Over the next few months, the RCVS will be giving us more details of its new Veterinary Graduate Development Programme (VetGDP). In this first article, Chair of the Education Committee Sue Paterson (pictured) explains the origins of the scheme and how the construction of the VetGDP was framed by an evidence base provided by students, new graduates and veterinary practices.

This article was first printed in the Vet Record on 23 April 2021 and has been reproduced on the RCVS website with its kind permission.

Susan PatersonThe transition from student to veterinary graduate can be truly daunting, and I certainly remember in my first few months of practice how important the support of an older, wiser colleague was, to help me reflect and learn from my failures as well as celebrate my successes.

However, over the past decade or so, there has been, among many of the profession, a growing awareness of a potential ‘disconnect’ between the expectations vet students and recent graduates had for their first job after graduation and the realities that faced them when they entered the world of veterinary work. Coupled with this was anecdotal evidence that some workplaces weren't doing enough to support their young vets to reflect on their strengths and areas for development and how they might develop their skills and confidence during the first few months in practice. All this combined to form a view that the profession was at risk of permanently losing a significant number of the next generation of vets because of this disconnect.

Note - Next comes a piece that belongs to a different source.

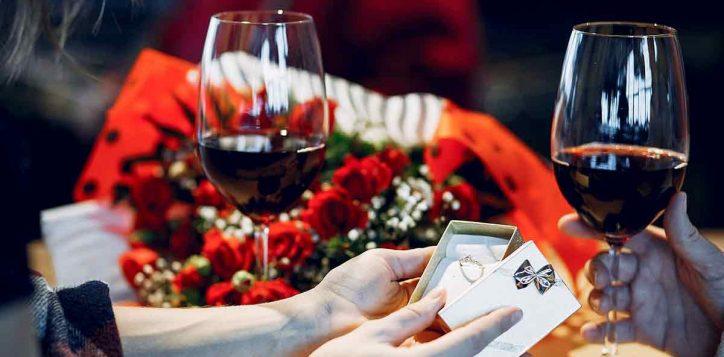 valentine-sky-lounge-reservation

The RCVS Professional Development Phase (PDP) aimed to mitigate against this by providing structured goals for new graduates to meet in their first year in practice together with overarching online support and mentorship by an experienced team of PDP deans. Despite the valuable support provided by PDP deans on graduates' reflective notes, an independent evaluation of the PDP carried out 10 years after it was introduced indicated that was not achieving its aims and was perceived by many as a tick-box exercise.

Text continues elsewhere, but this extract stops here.